“The reproach is easily removed,” replied Shan Tien hospitably. “Join the circle of our refined felicity and hear at full length by what means the ingenious Chang Tao—”
“There are moments when one despairs before the spectacle of authority thus displayed,” murmured Ming-shu, his throat thickening with acrimony. “Understand, pre-eminence,” he continued more aloud, “that not this one’s absence but your own presence is the distressing feature, as being an obstacle in the path of that undeviating justice in which our legal system is embedded. From the first moment of our encountering it had been my well-intentioned purpose that loyal confidence should be strengthened and rebellion cowed by submitting this opportune but otherwise inoffensive stranger to a sordid and degrading end. Yet how shall this beneficent example be attained if on every occasion—”
“Your design is a worthy and enlightened one,” interposed the Mandarin, with dignity. “What you have somewhat incapably overlooked, Ming-shu, is the fact that I never greet this intelligent and painstaking young man without reminding him of the imminence of his fate and of his suitability for it.”
“Truth adorns your lips and accuracy anoints your palate,” volunteered Kai Lung.
“Be this as the destinies permit, there is much that is circuitous in the bending of events,” contended Ming-shu stubbornly. “Is it by chance or through some hidden tricklage that occasion always finds Kai Lung so adequately prepared?”
“It is, as the story of Chang Tao has this day justified, and as this discriminating person has frequently maintained, that the one in question has a story framed to meet the requirement of every circumstance,” declared Shan Tien.
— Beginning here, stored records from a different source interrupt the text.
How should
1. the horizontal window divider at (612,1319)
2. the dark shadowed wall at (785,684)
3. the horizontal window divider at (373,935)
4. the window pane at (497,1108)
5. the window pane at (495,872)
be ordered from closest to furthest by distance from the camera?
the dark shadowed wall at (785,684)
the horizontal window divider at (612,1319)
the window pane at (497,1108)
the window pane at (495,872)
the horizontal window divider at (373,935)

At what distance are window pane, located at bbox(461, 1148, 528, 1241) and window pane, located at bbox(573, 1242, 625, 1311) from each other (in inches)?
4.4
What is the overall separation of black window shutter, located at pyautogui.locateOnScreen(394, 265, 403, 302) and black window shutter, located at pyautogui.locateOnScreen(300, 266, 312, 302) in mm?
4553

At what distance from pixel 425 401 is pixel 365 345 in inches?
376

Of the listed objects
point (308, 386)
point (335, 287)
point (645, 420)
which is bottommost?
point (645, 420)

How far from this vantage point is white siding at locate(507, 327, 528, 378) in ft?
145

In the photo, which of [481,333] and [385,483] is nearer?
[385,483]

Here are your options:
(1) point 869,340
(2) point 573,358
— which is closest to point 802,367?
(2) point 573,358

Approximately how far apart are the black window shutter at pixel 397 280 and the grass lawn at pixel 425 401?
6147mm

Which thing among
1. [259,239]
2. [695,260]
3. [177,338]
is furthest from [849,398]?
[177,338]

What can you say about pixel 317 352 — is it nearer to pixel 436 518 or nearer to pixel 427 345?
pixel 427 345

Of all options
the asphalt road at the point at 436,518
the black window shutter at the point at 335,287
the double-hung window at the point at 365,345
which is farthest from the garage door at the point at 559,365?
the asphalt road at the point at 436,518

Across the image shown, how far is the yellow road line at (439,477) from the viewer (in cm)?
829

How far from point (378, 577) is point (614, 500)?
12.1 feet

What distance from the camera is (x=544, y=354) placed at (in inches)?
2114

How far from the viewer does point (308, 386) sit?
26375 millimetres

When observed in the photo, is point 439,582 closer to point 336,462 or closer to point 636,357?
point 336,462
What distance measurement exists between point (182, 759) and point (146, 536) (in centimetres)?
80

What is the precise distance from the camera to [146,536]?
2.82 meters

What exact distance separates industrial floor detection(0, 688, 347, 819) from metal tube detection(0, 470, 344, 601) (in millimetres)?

“Or that each requirement is subtly shaped to meet his preparation,” retorted Ming-shu darkly. “Be that as it shall perchance ultimately appear, it is undeniable that your admitted weaknesses—”
“Weaknesses!” exclaimed the astonished Mandarin, looking around the room as though to discover in what crevice the unheard-of attributes were hidden. “This person’s weaknesses? Can the sounding properties of this ill-constructed roof thus pervert one word into the semblance of another? If not, the bounds set to the admissible from the taker-down of the spoken word, Ming-shu, do not in their most elastic moods extend to calumny and distortion. . . . The one before you has no weaknesses. . . . Doubtless before another moon has changed you will impute to him actual faults!”
“Humility directs my gaze,” replied Ming-shu, with downcast eyes, and he plainly recognized that his presumption had been too maintained. “Yet,” he added, with polished irony, “there is a well-timed adage that rises to the lips: ’Do not despair; even Yuen Yan once cast a missile at the Tablets!’”
“Truly,” agreed Shan Tien, with smooth concurrence, “the line is not unknown to me. Who, however, was the one in question and under what provocation did he so behave?”